Testo di partenza →
——————————

Il Trevor Project ha raccolto i dati attraverso un sondaggio online che ha coinvolto 34.759 giovani LGBTQ+. Ai partecipanti è stato chiesto: «Ti è mai stato diagnosticato un disturbo alimentare?». Tre le opzioni di risposta: no; no, ma penso che potrei averne una; sì. Il 9% degli intervistati, che ha un’età compresa tra i 13 e 24 anni, ha affermato di aver ricevuto una diagnosi di disturbo alimentare, mentre il 29% sospetta di poterne soffrire pur non avendo ricevuto una diagnosi ufficiale.
Ma non è tutto. Tra i giovani a cui era stato diagnosticato un disturbo alimentare è emerso anche un rischio quattro volte maggiore di suicidio. «Uno dei problemi più diffusi tra i giovani LGBTQ+ è il minority stress, ovvero lo stress delle minoranze. Una sofferenza che scaturisce da emarginazione, atti di bullismo, violenze sia fisiche che psichiche a cui, spesso, sono sottoposti – aggiunge Alfaro -. Chi rimane troppo a lungo nella posizione di vittima finisce per convincersi di avere qualcosa di sbagliato, al punto da arrivare a credere di meritare i maltrattamenti subiti. Le ripercussioni sul benessere complessivo, sia fisico che psicologico, sono inevitabili. E i disturbi del comportamento alimentare ne sono un’eclatante manifestazione, spesso associati a problemi di insicurezza e bassa autostima».

——————————

Esercizio 1 →
Dal testo sul sondaggio, estrai tutto il pezzo che va da «Il Trevor Project» giù fino a «una diagnosi ufficiale.».
Esercizio 2 →
Rispondi a queste domande sul testo del sondaggio:
(a) Quanti giovani LGBTQ+ hanno preso parte al sondaggio online?
(b) Che percentuale degli intervistati pensa di poter soffrire di un disturbo alimentare senza averne avuto una diagnosi ufficiale?
(c) Di quante volte è più alto il rischio di suicidio tra i giovani con una diagnosi di disturbo alimentare?
I dati non servono a niente qui.

Dati forniti →
——————————

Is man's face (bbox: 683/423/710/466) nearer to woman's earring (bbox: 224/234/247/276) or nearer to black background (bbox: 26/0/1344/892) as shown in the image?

——————————

Risposta 1 →
Il Trevor Project ha raccolto i dati attraverso un sondaggio online che ha coinvolto 34.759 giovani LGBTQ+. Ai partecipanti è stato chiesto: «Ti è mai stato diagnosticato un disturbo alimentare?». Tre le opzioni di risposta: no; no, ma penso che potrei averne una; sì. Il 9% degli intervistati, che ha un’età compresa tra i 13 e 24 anni, ha affermato di aver ricevuto una diagnosi di disturbo alimentare, mentre il 29% sospetta di poterne soffrire pur non avendo ricevuto una diagnosi ufficiale.

Risposta 2 →
(a) 34.759.
(b) Il 29%.
(c) Quattro volte.